= EXTRACT PROVIDED =

Sorry I’m not familiar with “2PL IRT” so I have to ask more questions. What are the observations? I can see y has dimensions NxJ, but what are N and J? Do you want to leave out y[i,j]' or y[i,]ory[,j]`? Could you also intent the code for easier reading? It’s now difficult to see what lines are inside each loop.

I think in generated quantities you should declare

matrix[N,J] log_lik1;
vector[N*J] log_lik;

then inside the loop have

log_lik1[i,j] = ...something...;

and after the loop

log_lik = to_vector(log_lik1)

which is good format for loo package.
In addition it seems that now inside your for loop

log_lik[i,j] = log( exp(log(pi[k]) + bernoulli_lpmf(y[i,j] | p[k])) 

is re-assigning log_lik[i,j] K times, and the final values is comouted using p[K], while in model block you are collecting these terms to lps[k] and log_sum_exp:ing them.

y[i,j] means responses of ( examinees i = 1, …, N ) to a set of ( items j = 1,…, J )
I think I should leave out a pair of (examinee, item) each time. I’m not sure.

As far as I understand, I’m collecting them in the model block in order to compute the log of the target posterior distribution. While in the generated block, we need the log likelihood for each pair of (examinee, item). Or should I also collect them in the generated block?

K means that there is k subpopulations under the unified population. It is similar that my population consists of people who have k distincts features. For example, low ability and hight ability groups.

I’ll modify the code and add this part.

Thank you for taking the time to look at my code.

I think you have an error in the generated block, by ignoring terms 1:K-1 and assigning only the K’th term to log_lik[i,j].

You can use the same code to compute log_lik[i,j] in model and generated quantities blocks. In model block you need to then sum all log_lik values, while in generated quantities you either

• make it vector if you want to calculate leave one observation away
• sum over i if you want to leave out one item
• sum over j if you want to leave out one examinee

Sorry, I’m not sure if I understand your point. May you please indicate this error in the code.
I used the loop from k =1 to K in order to consider all the values of k.

I’m wondering if the number of iterations across the three models should be same. That is, is it necessary for the matrix of (draws by observations) to be the same across the fitted models?

Thank you

Do you mean the log_lik should be written as below:

vector[K] log_lik[N,J] ;

log_lik[i, j, k ] = log( exp(log(pi[k]) + bernoulli_lpmf(y[i,j] | p[k])) ) ; ?

and how can I sum over k ? Because I need to leave out one observation y[i,j] ?

In model code you also use all the terms in the loop, but in the generated quantities you reassign only the last value. It would probably be easier to see this if you would intend your code (it is easier for you and others to read your code).

In the following for-loop, you compute p[k] every round and use it to compute log_lik[i,j] every round again

Thus after K’th iteration log_lik[i,j] is assigned a value log( exp(log(pi[K]) + bernoulli_lpmf(y[i,j] | p[K])) ) ; (with capital K). Compare this to what you do in the model block and just copy what you have there for log_lik[i,j].

Now it works. The recovery of the true model is correct across replications.

I understand my mistake. As you said, only the K’th term was assigned to log_lik[i,j] in the generated block.

Many thanks Dr. Vehtari

= SUPPLIED DATA =

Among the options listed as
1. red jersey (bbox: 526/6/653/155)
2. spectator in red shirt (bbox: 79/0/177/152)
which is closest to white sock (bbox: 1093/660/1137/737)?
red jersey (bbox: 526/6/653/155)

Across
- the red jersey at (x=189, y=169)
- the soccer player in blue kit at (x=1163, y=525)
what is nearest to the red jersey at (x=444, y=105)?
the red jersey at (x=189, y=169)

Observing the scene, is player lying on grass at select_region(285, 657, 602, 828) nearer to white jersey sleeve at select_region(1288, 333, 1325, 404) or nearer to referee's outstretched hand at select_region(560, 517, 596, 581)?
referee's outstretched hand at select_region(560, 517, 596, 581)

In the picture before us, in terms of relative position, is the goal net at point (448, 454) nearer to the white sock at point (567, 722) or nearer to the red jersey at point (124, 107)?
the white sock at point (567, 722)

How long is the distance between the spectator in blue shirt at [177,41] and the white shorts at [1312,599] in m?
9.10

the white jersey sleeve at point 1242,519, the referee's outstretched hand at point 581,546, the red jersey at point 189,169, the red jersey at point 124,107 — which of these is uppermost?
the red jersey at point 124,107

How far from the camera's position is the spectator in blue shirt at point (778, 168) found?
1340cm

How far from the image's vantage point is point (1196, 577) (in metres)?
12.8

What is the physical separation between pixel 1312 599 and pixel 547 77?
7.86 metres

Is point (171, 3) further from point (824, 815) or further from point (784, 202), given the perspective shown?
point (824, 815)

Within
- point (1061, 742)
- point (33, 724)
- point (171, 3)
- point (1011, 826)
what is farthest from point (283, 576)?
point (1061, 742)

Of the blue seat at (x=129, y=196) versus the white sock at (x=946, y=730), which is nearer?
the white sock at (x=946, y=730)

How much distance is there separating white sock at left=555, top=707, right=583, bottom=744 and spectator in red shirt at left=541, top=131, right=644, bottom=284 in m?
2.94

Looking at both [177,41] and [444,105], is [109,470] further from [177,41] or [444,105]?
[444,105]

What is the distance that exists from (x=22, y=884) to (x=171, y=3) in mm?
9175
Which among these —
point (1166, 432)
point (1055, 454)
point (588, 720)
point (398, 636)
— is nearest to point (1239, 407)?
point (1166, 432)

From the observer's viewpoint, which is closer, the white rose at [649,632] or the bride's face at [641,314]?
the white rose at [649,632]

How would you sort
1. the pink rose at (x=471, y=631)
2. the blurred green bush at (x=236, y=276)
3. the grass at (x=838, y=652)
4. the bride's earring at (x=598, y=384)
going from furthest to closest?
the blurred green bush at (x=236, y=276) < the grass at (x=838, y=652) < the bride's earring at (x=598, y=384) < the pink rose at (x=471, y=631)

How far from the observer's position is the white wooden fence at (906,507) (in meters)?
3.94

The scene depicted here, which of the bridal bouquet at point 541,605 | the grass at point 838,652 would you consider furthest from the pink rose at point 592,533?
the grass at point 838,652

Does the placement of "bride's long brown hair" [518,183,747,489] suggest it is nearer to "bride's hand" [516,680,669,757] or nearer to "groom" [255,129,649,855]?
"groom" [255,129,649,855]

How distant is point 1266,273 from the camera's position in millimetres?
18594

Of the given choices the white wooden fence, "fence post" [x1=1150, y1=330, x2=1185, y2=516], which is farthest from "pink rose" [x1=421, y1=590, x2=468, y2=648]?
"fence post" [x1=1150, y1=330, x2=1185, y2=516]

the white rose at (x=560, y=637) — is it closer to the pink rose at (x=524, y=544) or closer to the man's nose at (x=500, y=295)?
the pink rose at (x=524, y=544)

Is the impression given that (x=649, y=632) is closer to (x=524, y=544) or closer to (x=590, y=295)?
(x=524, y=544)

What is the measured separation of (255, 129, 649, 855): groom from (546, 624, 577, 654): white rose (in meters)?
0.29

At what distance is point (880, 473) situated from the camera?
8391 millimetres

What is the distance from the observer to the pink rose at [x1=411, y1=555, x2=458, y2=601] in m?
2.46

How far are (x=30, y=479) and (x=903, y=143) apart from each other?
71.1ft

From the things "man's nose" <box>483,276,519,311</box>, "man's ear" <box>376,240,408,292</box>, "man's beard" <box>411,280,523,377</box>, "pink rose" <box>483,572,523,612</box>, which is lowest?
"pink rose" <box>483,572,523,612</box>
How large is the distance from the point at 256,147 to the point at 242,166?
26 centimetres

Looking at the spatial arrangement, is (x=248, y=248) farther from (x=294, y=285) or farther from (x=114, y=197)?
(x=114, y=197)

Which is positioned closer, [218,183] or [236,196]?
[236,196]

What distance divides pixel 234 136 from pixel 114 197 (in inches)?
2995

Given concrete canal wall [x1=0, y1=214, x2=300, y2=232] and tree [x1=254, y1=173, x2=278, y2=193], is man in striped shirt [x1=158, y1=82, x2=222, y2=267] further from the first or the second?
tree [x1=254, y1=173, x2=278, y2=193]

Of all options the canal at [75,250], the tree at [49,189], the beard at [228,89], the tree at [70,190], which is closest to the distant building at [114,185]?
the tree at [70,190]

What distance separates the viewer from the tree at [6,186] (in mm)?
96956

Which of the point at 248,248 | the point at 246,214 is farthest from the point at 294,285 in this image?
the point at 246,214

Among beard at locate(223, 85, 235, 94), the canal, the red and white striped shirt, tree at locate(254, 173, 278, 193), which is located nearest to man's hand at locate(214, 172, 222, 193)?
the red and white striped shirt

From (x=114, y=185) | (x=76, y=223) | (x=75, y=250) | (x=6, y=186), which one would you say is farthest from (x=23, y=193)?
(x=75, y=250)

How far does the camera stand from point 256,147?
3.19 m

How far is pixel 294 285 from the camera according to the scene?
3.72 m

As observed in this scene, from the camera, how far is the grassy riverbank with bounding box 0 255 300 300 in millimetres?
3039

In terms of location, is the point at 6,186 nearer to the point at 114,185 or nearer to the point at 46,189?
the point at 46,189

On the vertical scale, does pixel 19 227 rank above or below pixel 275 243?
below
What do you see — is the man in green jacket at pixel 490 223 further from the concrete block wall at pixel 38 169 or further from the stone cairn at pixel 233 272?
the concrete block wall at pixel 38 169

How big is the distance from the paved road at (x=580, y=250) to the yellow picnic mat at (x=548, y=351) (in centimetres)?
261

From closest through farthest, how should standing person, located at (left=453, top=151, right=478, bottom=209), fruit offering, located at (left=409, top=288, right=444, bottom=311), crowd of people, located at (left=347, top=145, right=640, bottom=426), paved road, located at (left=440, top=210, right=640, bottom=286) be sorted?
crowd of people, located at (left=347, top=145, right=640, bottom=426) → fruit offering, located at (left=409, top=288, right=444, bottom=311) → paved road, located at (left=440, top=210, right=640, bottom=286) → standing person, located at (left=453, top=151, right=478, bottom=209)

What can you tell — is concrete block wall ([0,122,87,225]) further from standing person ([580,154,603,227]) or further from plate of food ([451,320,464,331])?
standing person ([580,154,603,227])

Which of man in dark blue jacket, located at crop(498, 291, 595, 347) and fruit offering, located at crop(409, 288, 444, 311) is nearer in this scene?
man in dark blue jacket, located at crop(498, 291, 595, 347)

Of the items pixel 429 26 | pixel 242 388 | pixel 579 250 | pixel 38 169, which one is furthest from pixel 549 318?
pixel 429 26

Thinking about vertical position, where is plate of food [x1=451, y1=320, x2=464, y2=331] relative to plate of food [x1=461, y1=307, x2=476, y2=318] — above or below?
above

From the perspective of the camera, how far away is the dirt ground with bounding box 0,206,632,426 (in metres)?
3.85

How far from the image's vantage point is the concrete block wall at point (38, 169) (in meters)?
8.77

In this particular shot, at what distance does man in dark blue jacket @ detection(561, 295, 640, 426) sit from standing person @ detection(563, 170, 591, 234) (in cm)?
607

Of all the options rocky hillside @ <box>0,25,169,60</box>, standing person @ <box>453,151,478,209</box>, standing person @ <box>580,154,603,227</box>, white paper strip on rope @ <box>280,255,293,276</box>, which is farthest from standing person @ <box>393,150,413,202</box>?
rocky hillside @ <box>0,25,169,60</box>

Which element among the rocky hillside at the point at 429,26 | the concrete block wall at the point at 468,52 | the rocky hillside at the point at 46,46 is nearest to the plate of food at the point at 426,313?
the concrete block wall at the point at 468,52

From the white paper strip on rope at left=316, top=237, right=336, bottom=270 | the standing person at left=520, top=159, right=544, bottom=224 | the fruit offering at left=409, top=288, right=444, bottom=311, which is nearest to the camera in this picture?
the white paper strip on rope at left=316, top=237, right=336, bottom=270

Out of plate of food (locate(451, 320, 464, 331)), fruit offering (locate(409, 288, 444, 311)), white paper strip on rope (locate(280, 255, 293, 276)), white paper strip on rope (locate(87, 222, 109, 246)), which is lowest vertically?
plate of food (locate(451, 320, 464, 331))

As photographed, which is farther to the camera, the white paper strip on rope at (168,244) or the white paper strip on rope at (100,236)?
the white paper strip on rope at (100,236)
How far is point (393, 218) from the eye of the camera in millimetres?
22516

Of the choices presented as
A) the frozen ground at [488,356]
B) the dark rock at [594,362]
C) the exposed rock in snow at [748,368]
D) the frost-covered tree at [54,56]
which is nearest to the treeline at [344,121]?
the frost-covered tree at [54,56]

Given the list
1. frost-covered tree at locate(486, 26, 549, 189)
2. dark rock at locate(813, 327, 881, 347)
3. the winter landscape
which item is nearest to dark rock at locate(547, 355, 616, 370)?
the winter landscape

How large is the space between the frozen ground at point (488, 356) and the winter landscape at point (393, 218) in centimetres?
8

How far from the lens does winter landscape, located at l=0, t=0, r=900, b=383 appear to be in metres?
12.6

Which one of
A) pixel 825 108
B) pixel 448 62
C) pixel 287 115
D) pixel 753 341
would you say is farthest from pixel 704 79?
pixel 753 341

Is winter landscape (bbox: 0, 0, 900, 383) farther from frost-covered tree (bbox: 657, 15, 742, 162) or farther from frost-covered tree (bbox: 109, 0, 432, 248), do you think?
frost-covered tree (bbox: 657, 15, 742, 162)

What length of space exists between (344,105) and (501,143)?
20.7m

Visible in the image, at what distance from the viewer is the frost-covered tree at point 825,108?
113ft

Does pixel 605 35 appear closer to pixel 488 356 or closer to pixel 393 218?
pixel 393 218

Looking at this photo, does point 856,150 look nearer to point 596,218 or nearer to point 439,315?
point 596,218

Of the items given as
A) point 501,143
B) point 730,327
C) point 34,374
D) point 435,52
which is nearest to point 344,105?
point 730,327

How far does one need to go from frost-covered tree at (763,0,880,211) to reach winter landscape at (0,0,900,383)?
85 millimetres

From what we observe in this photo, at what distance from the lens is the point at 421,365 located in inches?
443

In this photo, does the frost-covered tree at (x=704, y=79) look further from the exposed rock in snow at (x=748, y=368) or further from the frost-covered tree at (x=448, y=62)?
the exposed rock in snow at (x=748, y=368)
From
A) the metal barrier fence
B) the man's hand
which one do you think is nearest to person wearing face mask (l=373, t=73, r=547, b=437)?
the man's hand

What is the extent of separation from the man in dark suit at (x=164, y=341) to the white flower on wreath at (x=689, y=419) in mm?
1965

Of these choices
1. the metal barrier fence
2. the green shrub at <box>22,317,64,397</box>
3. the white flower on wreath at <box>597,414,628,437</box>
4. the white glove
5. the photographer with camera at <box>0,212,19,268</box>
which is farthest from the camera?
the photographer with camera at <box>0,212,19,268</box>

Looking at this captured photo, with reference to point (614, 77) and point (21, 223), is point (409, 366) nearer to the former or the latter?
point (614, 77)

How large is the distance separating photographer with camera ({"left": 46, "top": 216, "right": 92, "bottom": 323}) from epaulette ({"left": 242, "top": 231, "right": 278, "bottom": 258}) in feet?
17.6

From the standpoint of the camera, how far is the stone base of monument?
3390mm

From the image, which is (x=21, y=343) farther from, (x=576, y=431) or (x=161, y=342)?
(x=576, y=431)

= WORK INSTRUCTION =
Answer these questions about the forum thread on computing log_lik:
(a) What does y[i,j] stand for?
(b) In generated quantities, what should be summed over to leave out one examinee?
(c) After the code was changed, what did the poster say about recovery of the true model?

= TASK OUTPUT =
(a) The responses of examinees i = 1, …, N to a set of items j = 1, …, J.
(b) Sum over j.
(c) The recovery of the true model was correct across replications.